But if no one else felt a sense of urgency about this situation, the city’s public defenders did. They immediately mobilized to challenge illegal detentions and to visit terrified citizens who otherwise would have had no idea why they were being held or what to expect next. They worked throughout the day to interview the detainees and to ensure that their rights were protected. What these public defenders found was jarring.
One public defender described the conditions under which the protesters were confined—many of them “held for days even though they hadn’t been charged with any crime.” There were fifteen women in one cell that was designed to hold a few people for a few hours. Each cell had one sink and one toilet. Water was scarce – the women were instructed that the water from the sink was not safe for drinking. There were no beds, pillows or blankets. There was not enough room for all of the women to lie down at the same time. The women were given four pieces of bread, a slice of American cheese, and a small bag of cookies three times a day. The women didn’t want to eat the bread, so instead they used the slices as pillows “so that they wouldn’t have to lay their heads on the filthy concrete floors.”
By the time the rest of the criminal justice system returned to work on Wednesday, the public defenders had succeeded in demonstrating the illegality of many of these detentions and as a result nearly half of the arrestees were released without charges ever being filed.
But against the backdrop of the demonstrations, this story of how arrested citizens were treated received little attention.

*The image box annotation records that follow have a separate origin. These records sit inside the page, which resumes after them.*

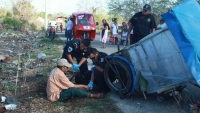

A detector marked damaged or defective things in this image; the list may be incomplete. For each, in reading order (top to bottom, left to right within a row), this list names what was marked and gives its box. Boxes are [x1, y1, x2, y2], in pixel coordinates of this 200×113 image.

overturned truck [104, 0, 200, 98]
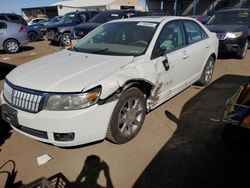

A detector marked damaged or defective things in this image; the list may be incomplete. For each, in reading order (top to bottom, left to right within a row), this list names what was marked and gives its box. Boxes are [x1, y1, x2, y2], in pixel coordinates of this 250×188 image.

crumpled hood [6, 49, 134, 92]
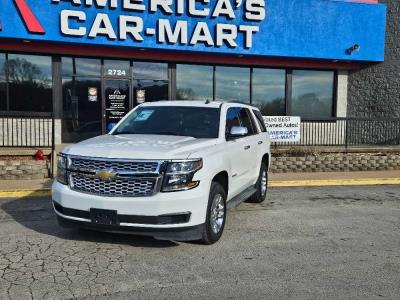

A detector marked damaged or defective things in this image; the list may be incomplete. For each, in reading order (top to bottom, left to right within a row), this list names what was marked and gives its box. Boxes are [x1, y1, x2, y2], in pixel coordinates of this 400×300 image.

cracked pavement [0, 186, 400, 298]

This routine indifference is the story of criminal justice in America. While the six officers charged in the killing of Freddie Gray are back home, many of the Baltimore protesters continue to be held on bonds they are unable to afford.
While cell phone video has helped to tell the story of deadly police abuse, the story of routine injustice is being told by public defenders. They took to social media, television, and blog posts to document the egregious treatment of those arrested. They served as the voice for people who would otherwise be voiceless. Baltimore shows how, collectively, public defenders who speak on behalf of marginalized people and communities remind us of their humanity and how we all should be treated.
While public defenders have largely been ignored in the conversation about how to reform our broken criminal justice system, as events in Baltimore demonstrate, they are an essential part of the solution. And while it is encouraging to see outrage over what happened to Freddy Gray, justice demands that we muster equal outrage over the Ronald Hammonds of the world, and that we support our public defenders who are trying to make things right.